J’acquiesçai d’un signe de tête, et le regardai s’éloigner, les mains dans les poches. Il paraissait encore plus maigre dans ce pull à capuche trop large et ce jean moulant. Ma dernière image de la soirée, avant que je ne m’endorme lamentablement devant le feu de bois, avait été celle de Nola jouant avec ses cheveux. Je me mordillai un ongle en me demandant comment cela s’était fini entre eux…

La maison était telle que je l’avais laissée en partant. Rien n’avait bougé. J’avançai jusqu’à la cuisine, mais ne pus poser un pied dans la salle à manger. Le souvenir de leurs corps étalés sur le sol, et de la main de Matt accrochée à la nappe, était encore trop présent. Je montai déposer mes affaires dans ma chambre, avant de changer d’avis pour m’installer dans celle de Matt.

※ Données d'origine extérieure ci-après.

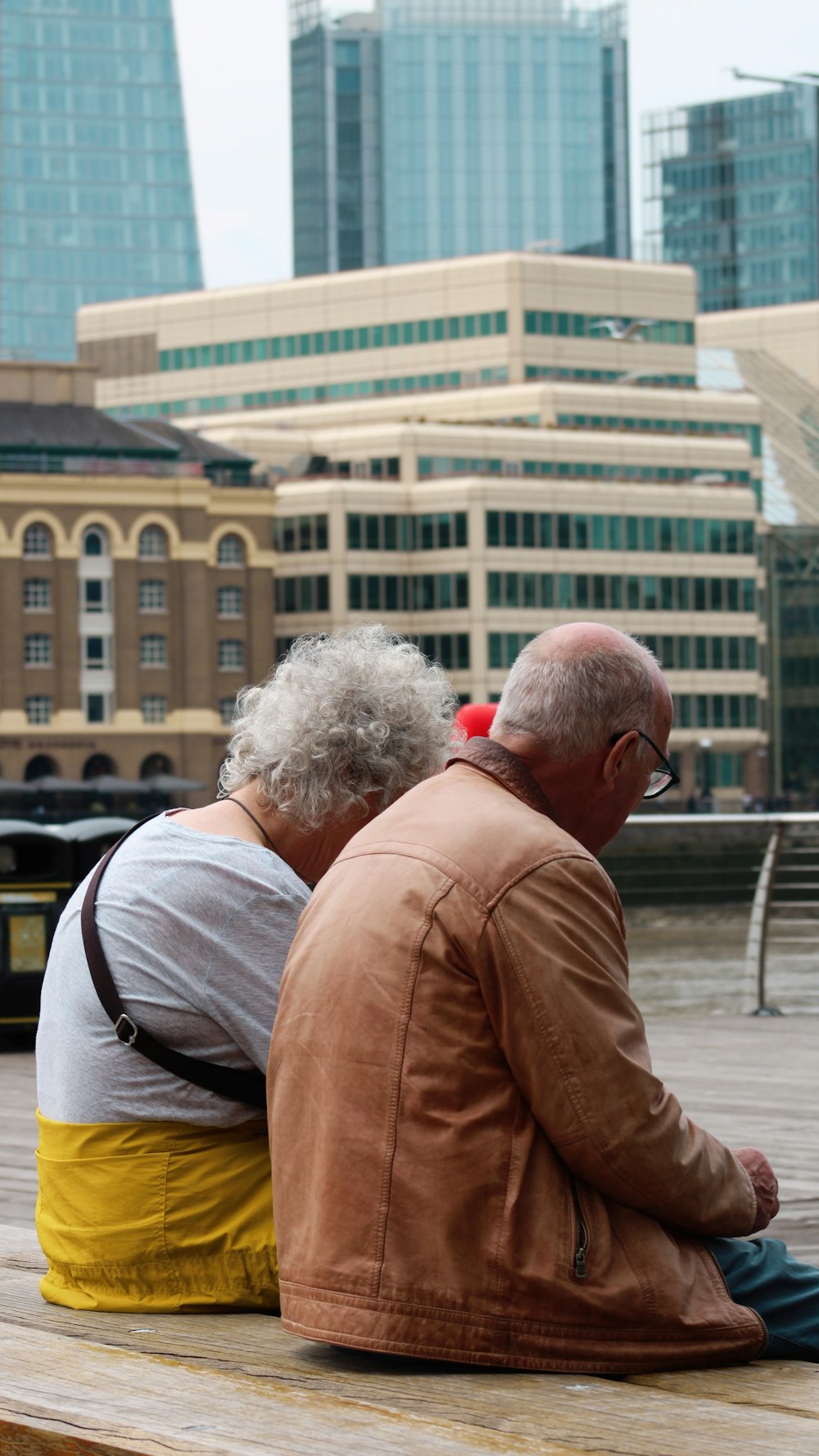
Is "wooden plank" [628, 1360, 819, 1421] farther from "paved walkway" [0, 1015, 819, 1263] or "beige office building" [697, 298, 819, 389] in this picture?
"beige office building" [697, 298, 819, 389]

En emménageant ici, j’étais arrivée avec aussi peu d’affaires que de souvenirs dans mes valises. John avait peint ma chambre en mauve et mes meubles en noir. Le résultat était très girly, mais avec un petit côté dark. Je m’y sentais bien, mais je n’avais jamais trouvé la motivation de la décorer. Elle était restée sobre, impersonnelle. Matt, lui, avait des posters collés jusqu’au plafond. Des photos de ses amis, d’une ancienne petite-copine et des tickets de concert de rock étaient punaisés un peu partout, dans un patchwork aléatoire. Je parcourais la pièce, voyageant à travers ses souvenirs.

Sur une étagère étaient disposés ses trophées de football, une collection de casquettes et de fanions de son équipe universitaire, ses diplômes et livres de science-fiction préférés. Très tôt, on m’avait collé une étiquette de freak, rejetée, et mise à l’écart. Matt en revanche, avait réussi le pari d’être accepté dans tous les clans ; il était le quaterback geek qui écoutait du rock, premier de sa promotion, adepte de blagues de vestiaires douteuses, aussi gentil que bourru. Tout le monde l’appréciait. Je regrettais de ne pas avoir eu plus de temps avec lui, de ne pas l’avoir mieux connu. Il me manquait.

« Ah, te voilà enfin. Je ne t’ai pas entendu rentrer, m’apostropha Roberta en passant devant la porte, un lourd carton dans les bras. Je me suis installée dans la chambre du fond, celle qui avait les crucifix et les imageries bigotes accrochées un peu partout. Vu la couche de poussière, elle n’a pas été occupée depuis un moment. Je dépose tout ce bric-à-brac au sous-sol et je suis à toi. Tu seras gentille de nous préparer du thé. Nous avons beaucoup de choses à nous dire. »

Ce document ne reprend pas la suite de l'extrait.